Der Parlamentarische Geschäftsführer der SPD-Landtagsfraktion Günter Rudolph hat die heutige Zeugenvernehmung in der öffentlichen Sitzung des NSU-Untersuchungsausschusses im Hesseischen Landtag als Beleg dafür gewertet, dass der damalige ermittelnde Staatsanwalt Dr. W. die Einschätzung der SPD, dass verschiedene Abläufe am Tatort denkbar seien, teile. „Es ist insbesondere auch denkbar, dass Andreas Temme den Mord mitbekommen und sich aus bisher unbekannten Gründen nicht als Zeuge zur Verfügung gestellt hat Allerdings wundern wir uns, warum die Staatsanwaltschaft Kassel im Jahr 2006 nicht konsequenter gegen die V-Männer von Andreas Temme vorgegangen ist. Insbesondere hätten die V-Leute zu nichtdienstlichen Umständen auch ohne Aussagegenehmigung vernommen werden können. Hier hätte insbesondere aufgeklärt werden können, ob und welche Art Andreas Temme private Kontakte zu seinen Quellen gehabt habe“; sagte Rudolph am Montag in Wiesbaden.

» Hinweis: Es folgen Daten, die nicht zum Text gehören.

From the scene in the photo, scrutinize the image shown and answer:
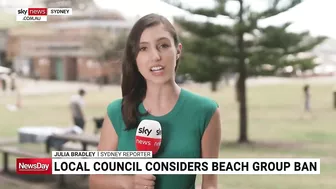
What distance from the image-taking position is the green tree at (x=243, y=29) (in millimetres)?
2320

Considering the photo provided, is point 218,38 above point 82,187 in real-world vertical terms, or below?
above

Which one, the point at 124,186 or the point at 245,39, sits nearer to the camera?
the point at 124,186

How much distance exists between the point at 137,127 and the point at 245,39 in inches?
43.5

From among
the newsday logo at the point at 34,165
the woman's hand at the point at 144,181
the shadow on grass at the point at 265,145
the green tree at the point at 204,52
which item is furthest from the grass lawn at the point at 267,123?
the woman's hand at the point at 144,181

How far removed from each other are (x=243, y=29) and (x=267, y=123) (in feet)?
1.66

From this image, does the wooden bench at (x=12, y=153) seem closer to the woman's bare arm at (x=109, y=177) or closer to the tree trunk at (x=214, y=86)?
the woman's bare arm at (x=109, y=177)

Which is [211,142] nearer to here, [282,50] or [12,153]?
[282,50]

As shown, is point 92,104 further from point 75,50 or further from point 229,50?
point 229,50

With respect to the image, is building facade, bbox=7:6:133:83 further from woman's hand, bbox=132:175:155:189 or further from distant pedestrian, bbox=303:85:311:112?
distant pedestrian, bbox=303:85:311:112

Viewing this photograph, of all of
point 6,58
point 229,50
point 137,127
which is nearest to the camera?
point 137,127

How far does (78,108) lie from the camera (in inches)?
108

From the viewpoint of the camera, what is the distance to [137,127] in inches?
66.2

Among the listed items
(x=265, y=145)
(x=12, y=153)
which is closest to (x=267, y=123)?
(x=265, y=145)

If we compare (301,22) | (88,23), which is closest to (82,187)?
(88,23)
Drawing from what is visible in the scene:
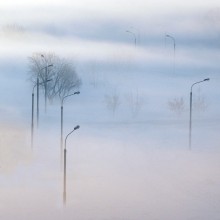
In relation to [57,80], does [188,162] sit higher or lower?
lower

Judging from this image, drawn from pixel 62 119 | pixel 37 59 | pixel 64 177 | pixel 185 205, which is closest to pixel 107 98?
pixel 37 59

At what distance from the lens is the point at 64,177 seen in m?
10.2

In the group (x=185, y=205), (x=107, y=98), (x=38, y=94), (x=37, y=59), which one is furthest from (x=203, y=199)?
(x=37, y=59)

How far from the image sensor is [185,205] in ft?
30.1

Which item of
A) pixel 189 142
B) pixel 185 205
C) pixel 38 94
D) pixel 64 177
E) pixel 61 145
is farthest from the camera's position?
pixel 38 94

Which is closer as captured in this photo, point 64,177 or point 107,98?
point 64,177

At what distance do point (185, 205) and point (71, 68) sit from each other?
→ 33.5 ft

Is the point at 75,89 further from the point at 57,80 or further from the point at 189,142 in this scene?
the point at 189,142

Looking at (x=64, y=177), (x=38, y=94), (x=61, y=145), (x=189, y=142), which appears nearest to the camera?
(x=64, y=177)

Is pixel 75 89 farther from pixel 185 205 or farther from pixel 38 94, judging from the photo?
pixel 185 205

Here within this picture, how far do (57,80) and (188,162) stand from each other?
250 inches

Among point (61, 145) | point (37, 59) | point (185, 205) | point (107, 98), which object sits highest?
point (37, 59)

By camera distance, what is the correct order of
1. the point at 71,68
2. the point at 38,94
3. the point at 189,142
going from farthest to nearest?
the point at 71,68 < the point at 38,94 < the point at 189,142

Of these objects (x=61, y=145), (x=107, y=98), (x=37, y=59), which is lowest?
(x=61, y=145)
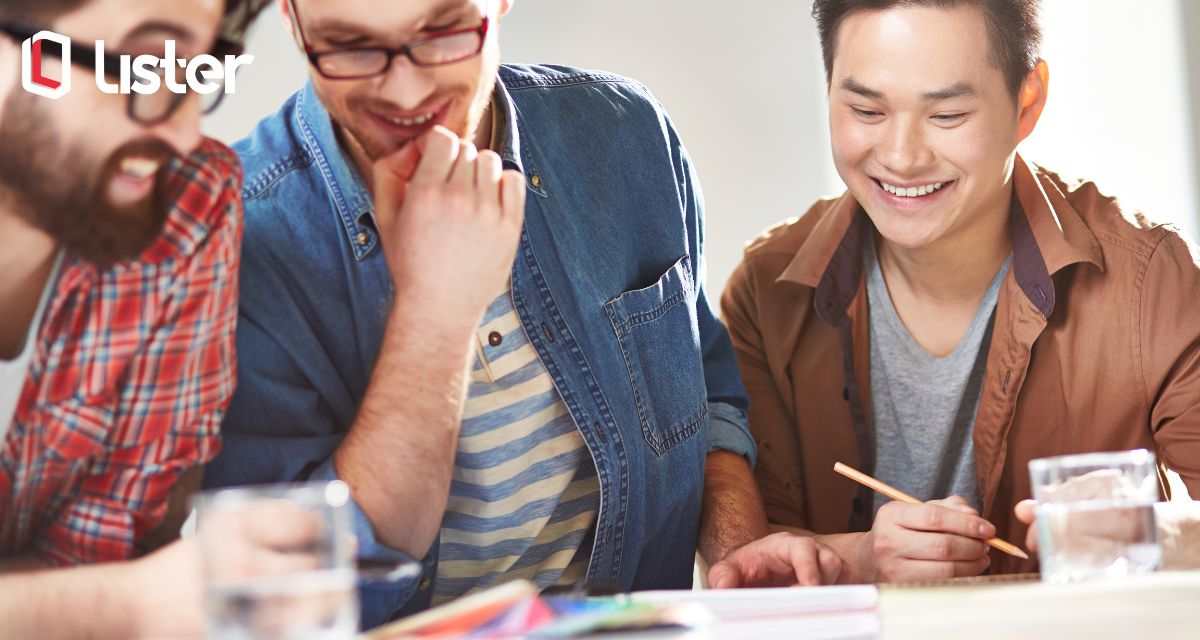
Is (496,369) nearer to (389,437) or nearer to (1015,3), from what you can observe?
(389,437)

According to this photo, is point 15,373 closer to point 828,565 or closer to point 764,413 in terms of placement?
point 828,565

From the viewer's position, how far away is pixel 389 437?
1202 mm

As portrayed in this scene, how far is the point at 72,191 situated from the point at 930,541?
3.04ft

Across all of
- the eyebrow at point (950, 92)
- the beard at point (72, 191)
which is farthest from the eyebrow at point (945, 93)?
the beard at point (72, 191)

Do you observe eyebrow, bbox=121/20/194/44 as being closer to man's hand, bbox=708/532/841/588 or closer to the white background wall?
man's hand, bbox=708/532/841/588

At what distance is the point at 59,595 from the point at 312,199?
0.48m

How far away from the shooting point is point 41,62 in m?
1.06

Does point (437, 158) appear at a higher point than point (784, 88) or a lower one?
lower

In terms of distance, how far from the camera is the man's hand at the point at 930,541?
1378 mm

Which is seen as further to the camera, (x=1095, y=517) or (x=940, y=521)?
(x=940, y=521)

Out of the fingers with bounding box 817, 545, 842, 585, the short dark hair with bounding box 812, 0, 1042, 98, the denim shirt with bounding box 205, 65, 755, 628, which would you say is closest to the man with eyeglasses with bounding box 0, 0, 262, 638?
the denim shirt with bounding box 205, 65, 755, 628

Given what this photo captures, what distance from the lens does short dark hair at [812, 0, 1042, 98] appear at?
1.66m

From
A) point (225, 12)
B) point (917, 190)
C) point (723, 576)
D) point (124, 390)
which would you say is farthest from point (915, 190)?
point (124, 390)

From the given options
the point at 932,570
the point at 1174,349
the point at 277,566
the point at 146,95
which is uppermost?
the point at 146,95
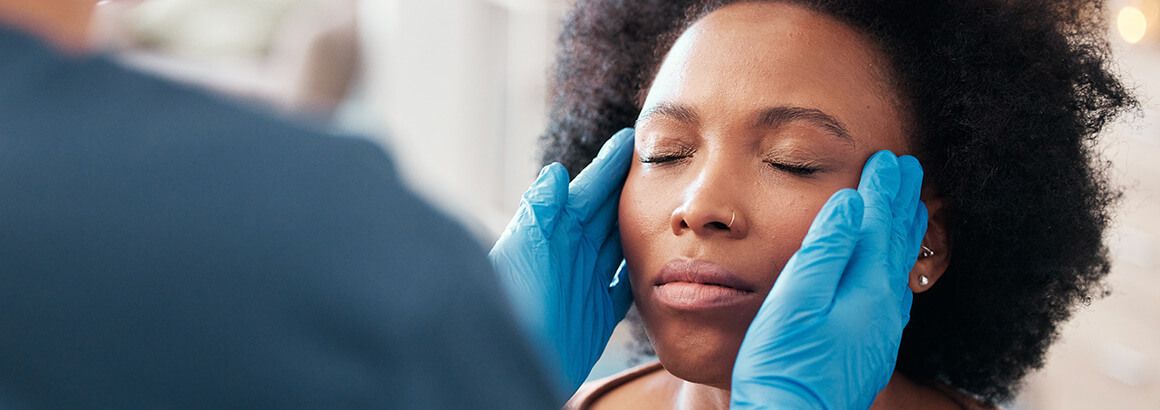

„Aus Sicht der SPD ist auch die unterschiedliche Wahrnehmung von Polizei und Staatsanwaltschaft nicht nachvollziehbar. Aus den Akten ist eindeutig ersichtlich, dass die Polizei sich in ihrer Ermittlungsarbeit durch das Landesamt für Verfassungsschutz massiv behindert gefühlt hat“, so der SPD-Politiker.